(Page)
+---+

Mappings between the values of the type parameter and Kafka versions

type Kafka version
Kafka08 0.8.22
Kafka09 0.9.0.1
Kafka010 0.10.2.1
Kafka011 0.11.0.2 and later

Examples on how to parse messages of Message Queue for Apache Kafka

  • Scenario 1: Realtime Compute for Apache Flink processes the data read from Message Queue for Apache Kafka and exports the result data to ApsaraDB RDS.
    Data stored in Message Queue for Apache Kafka is in the JSON format and must be processed by using Realtime Compute for Apache Flink. The following code shows the message format:
    {
      "name":"Alice",
      "age":13,
      "grade":"A"
    }                
    • Data processing method 1: Realtime Compute for Apache Flink reads and processes data from the Message Queue for Apache Kafka source table and then exports the result data to ApsaraDB RDS.
      In Blink 2.2.7 and later, you can use the CAST function to convert the VARBINARY data type into the VARCHAR data type. Then, use the JSON_VALUE function to parse the data of the Message Queue for Apache Kafka source table. The following code shows an example:
      CREATE TABLE kafka_src (
        messageKey  VARBINARY,
        `message`   VARBINARY,
        topic       VARCHAR,
        `partition` INT,
        `offset`    BIGINT
      ) WITH (
        type = 'kafka010', -- For more information, see Mappings between the values of the type parameter and Kafka versions. 
      );
      
      CREATE TABLE rds_sink (
        `name`       VARCHAR,
        age         VARCHAR,
        grade       VARCHAR
      ) WITH(
        type='rds'
      );
      
      CREATE VIEW input_view AS 
        SELECT CAST(`message` as VARCHAR ) as `message`
      FROM kafka_src;
      
      INSERT INTO rds_sink
      SELECT 
        JSON_VALUE(`message`,'$.name'),
        JSON_VALUE(`message`,'$.age'),
        JSON_VALUE(`message`,'$.grade')
      FROM input_view;
    • Data processing method 2: Realtime Compute for Apache Flink extracts data from the Message Queue for Apache Kafka source table, writes a UDTF to parse the data, and then exports the result data to ApsaraDB RDS.
      To parse irregular data or complex JSON data, you must write UDTF code. Examples:
      • SQL
        -- Define a UDTF to parse messages of Message Queue for Apache Kafka. 
        CREATE FUNCTION kafkaparser AS 'com.alibaba.kafkaUDTF';
        
        -- Define a Message Queue for Apache Kafka source table. Note that the fields declared in the DDL statement of the Message Queue for Apache Kafka source table must be the same as the fields in the following example. You can modify the settings of the parameters in the WITH clause.

+---+

(a) On the Kafka parsing page, which Kafka version does the type value Kafka09 map to?
(b) Starting with which Blink version can the CAST function convert VARBINARY to VARCHAR?
(c) What must you write to parse irregular or complex JSON data?
The data have no connection to the Kafka parsing page.

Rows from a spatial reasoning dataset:
+---+

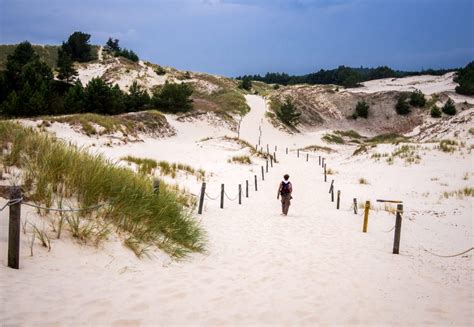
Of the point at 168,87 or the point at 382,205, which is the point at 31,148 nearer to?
the point at 382,205

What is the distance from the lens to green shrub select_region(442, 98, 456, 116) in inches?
2437

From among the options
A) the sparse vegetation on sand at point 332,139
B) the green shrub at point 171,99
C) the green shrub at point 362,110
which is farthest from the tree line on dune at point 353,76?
the green shrub at point 171,99

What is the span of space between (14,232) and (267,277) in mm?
4077

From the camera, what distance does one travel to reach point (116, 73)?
61594mm

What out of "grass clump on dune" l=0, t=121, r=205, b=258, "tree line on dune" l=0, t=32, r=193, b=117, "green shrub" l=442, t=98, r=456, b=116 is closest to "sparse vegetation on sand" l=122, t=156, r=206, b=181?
"grass clump on dune" l=0, t=121, r=205, b=258

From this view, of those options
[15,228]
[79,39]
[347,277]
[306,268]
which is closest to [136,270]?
[15,228]

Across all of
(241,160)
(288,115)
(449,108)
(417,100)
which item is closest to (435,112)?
(449,108)

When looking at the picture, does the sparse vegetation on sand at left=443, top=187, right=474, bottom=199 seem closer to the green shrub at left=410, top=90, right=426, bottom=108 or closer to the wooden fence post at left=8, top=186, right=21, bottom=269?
the wooden fence post at left=8, top=186, right=21, bottom=269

+---+

(Task answer)
(a) 0.9.0.1
(b) Blink 2.2.7
(c) UDTF code